The Center Clinic, directed by Jan Lueth, who is also a public health colleague of Alemán, is a favorite placement for Alemán and her students. Lueth welcomes the students and describes the clinic as “a small non-profit agency staffed by volunteer nurses, nurse practitioners, and Mayo doctors and residents that provides family planning and limited healthcare services to the uninsured and underinsured, many of whom are Latino.”

Center Clinic exam room

Some of the BSN students have chosen to continue volunteering at the clinic. One student returned for six months as a paid staff member. Since the clinic relies heavily on volunteer hours to stretch their limited revenue, Lueth says their services are invaluable.

“Social awareness is an important part of our mission at the Center Clinic,” says Lueth. “We believe that awareness is the first step toward social change.” Part of the clinic’s motivation for giving Alemán and the nursing program the Social Awareness award was that “always their questions and comments challenge us to clarify what we believe and strengthen our determination to continue our mission,” Lueth says.
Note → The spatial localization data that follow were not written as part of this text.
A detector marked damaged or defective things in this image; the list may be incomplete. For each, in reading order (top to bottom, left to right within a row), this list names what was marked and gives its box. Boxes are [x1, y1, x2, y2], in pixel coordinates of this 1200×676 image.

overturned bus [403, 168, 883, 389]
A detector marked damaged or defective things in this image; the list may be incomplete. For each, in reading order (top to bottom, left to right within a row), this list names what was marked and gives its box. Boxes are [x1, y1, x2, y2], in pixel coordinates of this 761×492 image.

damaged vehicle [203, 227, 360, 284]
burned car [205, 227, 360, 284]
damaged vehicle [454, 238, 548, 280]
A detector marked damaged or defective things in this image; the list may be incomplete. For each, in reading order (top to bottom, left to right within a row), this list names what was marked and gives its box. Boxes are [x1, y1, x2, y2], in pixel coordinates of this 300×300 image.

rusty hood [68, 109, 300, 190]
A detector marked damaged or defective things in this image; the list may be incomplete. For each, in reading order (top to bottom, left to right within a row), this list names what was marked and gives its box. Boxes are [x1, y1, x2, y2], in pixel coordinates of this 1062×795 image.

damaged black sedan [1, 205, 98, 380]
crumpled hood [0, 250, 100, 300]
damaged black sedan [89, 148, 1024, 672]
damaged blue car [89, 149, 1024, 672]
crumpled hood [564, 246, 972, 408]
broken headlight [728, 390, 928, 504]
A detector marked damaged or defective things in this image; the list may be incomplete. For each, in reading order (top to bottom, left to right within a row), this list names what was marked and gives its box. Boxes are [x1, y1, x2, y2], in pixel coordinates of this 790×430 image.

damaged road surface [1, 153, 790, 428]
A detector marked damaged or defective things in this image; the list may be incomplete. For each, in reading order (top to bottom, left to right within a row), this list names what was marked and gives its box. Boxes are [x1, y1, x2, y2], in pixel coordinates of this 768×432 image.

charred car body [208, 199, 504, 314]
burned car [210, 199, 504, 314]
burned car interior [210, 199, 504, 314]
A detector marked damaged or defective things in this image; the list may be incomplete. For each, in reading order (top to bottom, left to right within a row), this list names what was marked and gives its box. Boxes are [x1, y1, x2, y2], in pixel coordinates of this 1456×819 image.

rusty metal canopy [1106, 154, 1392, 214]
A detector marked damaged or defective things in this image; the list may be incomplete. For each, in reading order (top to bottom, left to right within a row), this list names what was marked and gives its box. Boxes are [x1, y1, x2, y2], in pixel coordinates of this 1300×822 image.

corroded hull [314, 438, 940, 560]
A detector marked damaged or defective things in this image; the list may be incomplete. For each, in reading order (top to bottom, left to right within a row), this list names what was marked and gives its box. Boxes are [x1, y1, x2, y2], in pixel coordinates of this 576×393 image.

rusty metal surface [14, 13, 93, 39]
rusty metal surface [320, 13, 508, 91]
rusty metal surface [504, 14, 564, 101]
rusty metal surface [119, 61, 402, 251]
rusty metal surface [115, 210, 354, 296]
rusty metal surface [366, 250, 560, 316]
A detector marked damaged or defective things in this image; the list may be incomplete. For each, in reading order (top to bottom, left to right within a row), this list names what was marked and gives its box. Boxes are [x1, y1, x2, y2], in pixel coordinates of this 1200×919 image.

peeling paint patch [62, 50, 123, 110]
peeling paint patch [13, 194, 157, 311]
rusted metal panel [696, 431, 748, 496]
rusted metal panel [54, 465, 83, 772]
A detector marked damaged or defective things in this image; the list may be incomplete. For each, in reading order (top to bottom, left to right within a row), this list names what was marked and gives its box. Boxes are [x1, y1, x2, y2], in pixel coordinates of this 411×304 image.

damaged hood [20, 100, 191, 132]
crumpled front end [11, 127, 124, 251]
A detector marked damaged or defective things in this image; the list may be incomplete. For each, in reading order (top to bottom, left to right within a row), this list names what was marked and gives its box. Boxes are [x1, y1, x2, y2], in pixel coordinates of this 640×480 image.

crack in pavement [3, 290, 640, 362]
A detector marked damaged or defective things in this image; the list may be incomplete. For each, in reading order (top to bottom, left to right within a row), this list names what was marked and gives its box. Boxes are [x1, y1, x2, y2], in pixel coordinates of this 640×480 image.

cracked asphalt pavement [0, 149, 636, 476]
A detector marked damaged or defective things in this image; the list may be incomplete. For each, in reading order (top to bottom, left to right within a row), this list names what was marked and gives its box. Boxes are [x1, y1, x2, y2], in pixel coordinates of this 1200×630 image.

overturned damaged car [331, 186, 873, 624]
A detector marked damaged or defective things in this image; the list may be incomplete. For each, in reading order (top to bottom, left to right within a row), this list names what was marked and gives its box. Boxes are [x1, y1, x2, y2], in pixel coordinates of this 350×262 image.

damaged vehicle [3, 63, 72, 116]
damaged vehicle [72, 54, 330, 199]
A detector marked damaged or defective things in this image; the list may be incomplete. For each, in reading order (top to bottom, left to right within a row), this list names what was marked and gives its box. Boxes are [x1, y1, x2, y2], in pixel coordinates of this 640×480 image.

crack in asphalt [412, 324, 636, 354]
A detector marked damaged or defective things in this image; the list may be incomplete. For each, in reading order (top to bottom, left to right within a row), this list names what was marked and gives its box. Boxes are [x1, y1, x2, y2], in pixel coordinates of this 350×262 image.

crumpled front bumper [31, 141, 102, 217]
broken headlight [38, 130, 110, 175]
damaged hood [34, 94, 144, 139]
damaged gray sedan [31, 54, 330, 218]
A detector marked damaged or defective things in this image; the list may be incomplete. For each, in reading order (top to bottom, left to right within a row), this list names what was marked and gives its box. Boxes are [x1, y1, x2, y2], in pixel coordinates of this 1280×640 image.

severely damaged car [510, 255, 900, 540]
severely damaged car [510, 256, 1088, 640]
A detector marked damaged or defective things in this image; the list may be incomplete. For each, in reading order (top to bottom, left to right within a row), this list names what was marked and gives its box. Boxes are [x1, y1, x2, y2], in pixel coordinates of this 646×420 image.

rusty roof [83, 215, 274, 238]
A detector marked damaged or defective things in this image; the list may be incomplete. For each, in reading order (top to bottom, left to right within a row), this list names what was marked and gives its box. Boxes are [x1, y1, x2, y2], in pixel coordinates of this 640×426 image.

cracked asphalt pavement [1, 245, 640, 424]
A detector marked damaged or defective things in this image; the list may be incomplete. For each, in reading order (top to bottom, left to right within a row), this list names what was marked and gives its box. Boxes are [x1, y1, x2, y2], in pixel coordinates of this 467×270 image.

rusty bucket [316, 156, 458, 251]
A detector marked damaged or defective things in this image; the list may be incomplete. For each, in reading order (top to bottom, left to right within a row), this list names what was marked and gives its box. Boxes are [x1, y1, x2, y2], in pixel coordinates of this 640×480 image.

When asked about Alemán’s passion for social awareness, Lueth says, “only a professional like Marty, who truly empathizes and appreciates the complicated world in which our clients reside, and the positive effect that nursing students could experience by exposure to this, would have considered the Center Clinic as a possible clinical site for her students.”

She continues, saying the clinic is “a world where, like a messy closet, you can make the conscious choice to close the door, so you don’t have to look at it. But, you still know the mess is there. … Marty puts her foot in the door, so you have to look, have to experience the ‘mess’ at least for a moment.”